* TASK ITEM
What are the lines, copied exactly, from the one containing "kingdom: Animalia" through the last line of the records below, both included?

* DATASET CONTENT

..............................

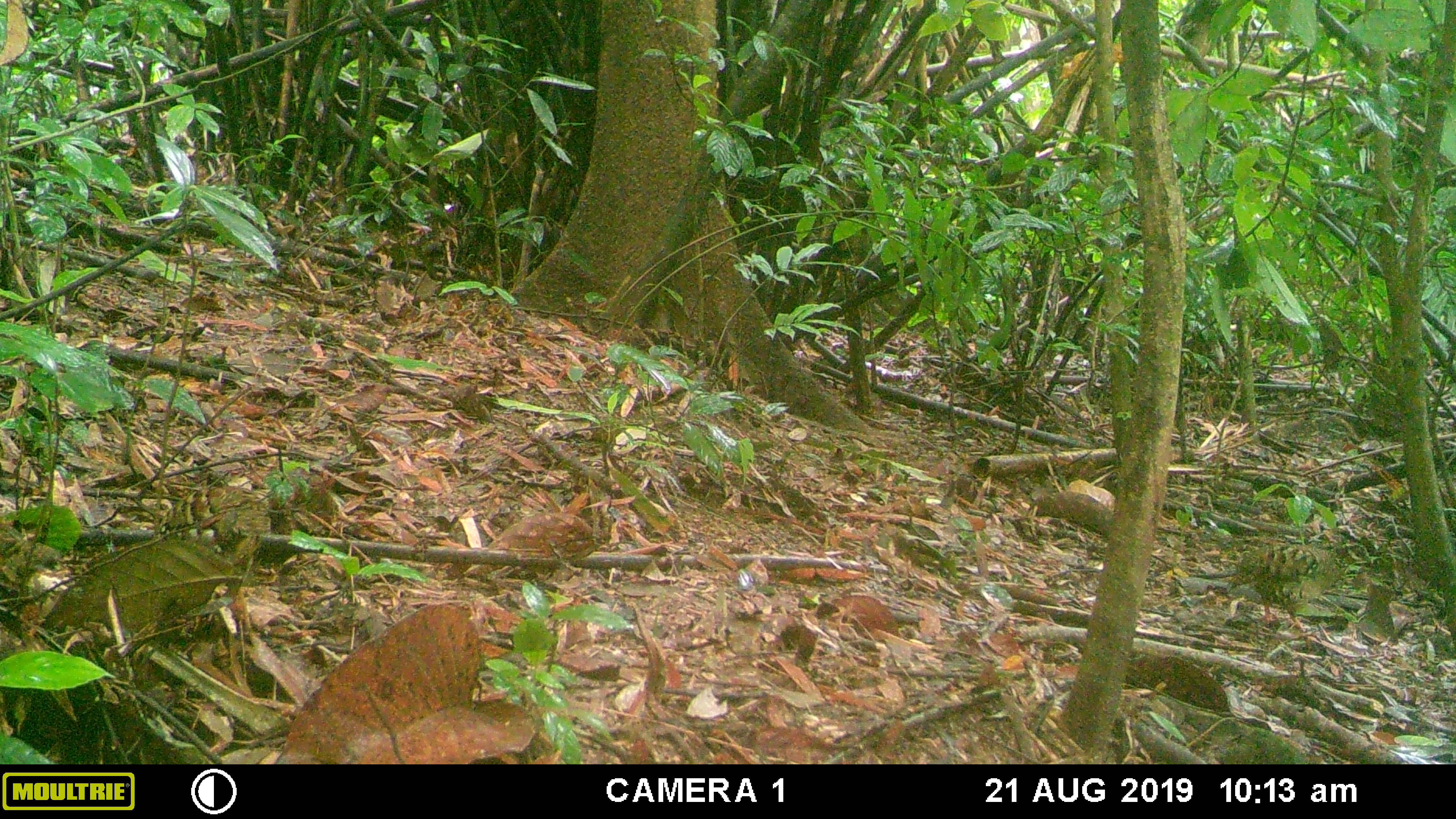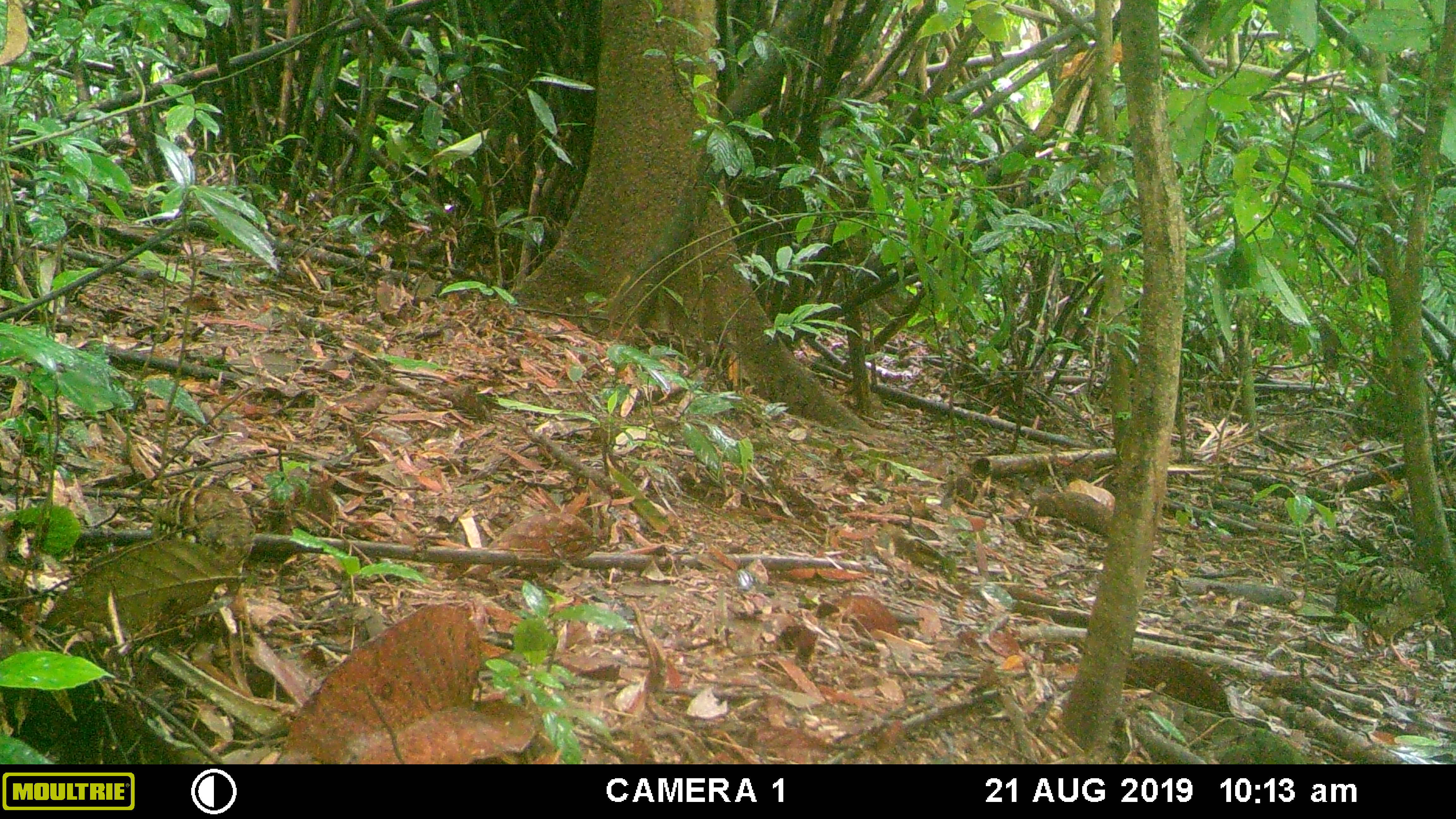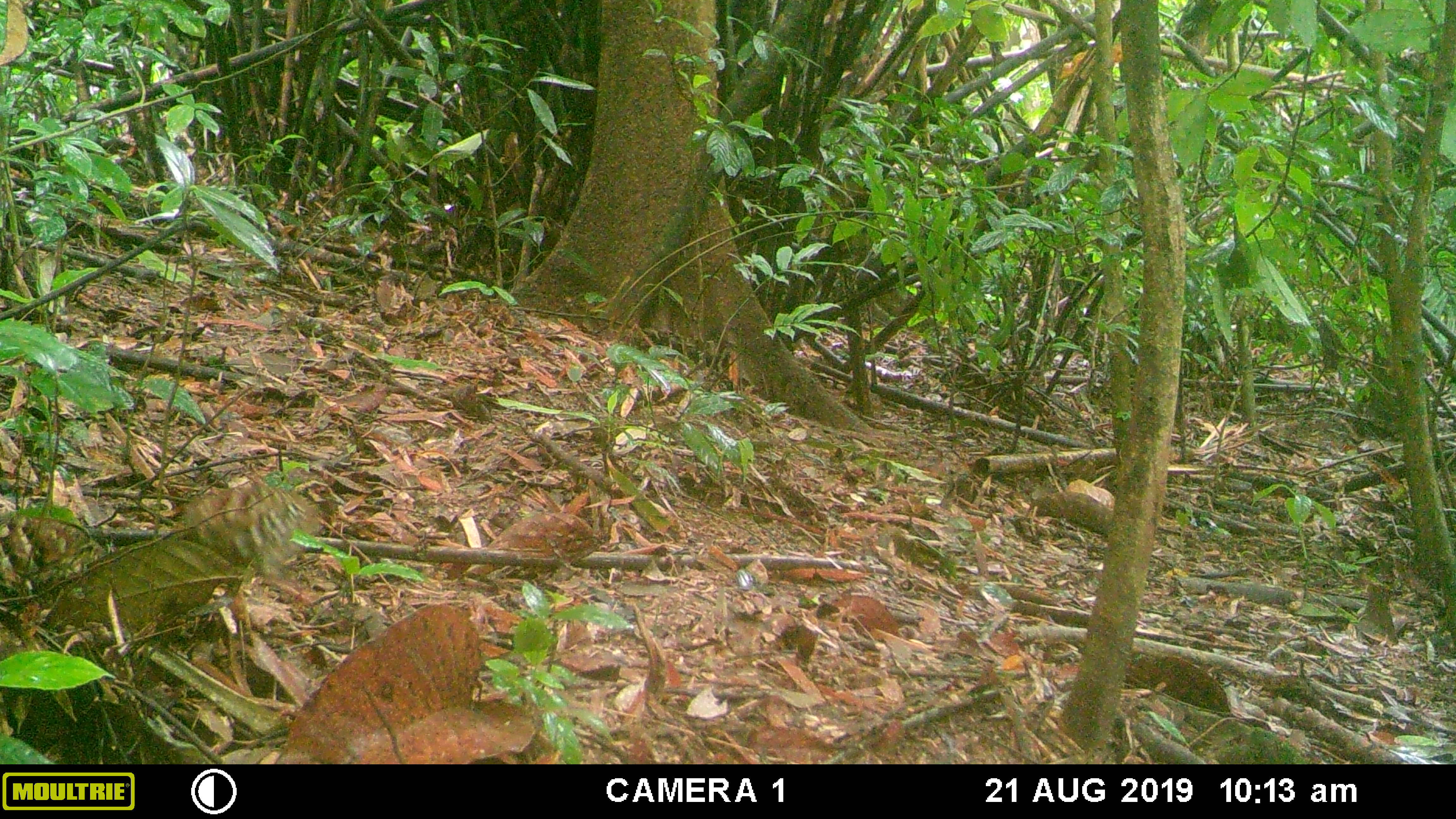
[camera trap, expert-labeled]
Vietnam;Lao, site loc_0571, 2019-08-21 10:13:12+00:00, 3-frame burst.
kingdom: Animalia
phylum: Chordata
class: Aves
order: Galliformes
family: Phasianidae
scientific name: Phasianidae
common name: partridge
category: unidentified partridge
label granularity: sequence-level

..............................

* RESPONSE TO THE EXERCISE
kingdom: Animalia
phylum: Chordata
class: Aves
order: Galliformes
family: Phasianidae
scientific name: Phasianidae
common name: partridge
category: unidentified partridge
label granularity: sequence-level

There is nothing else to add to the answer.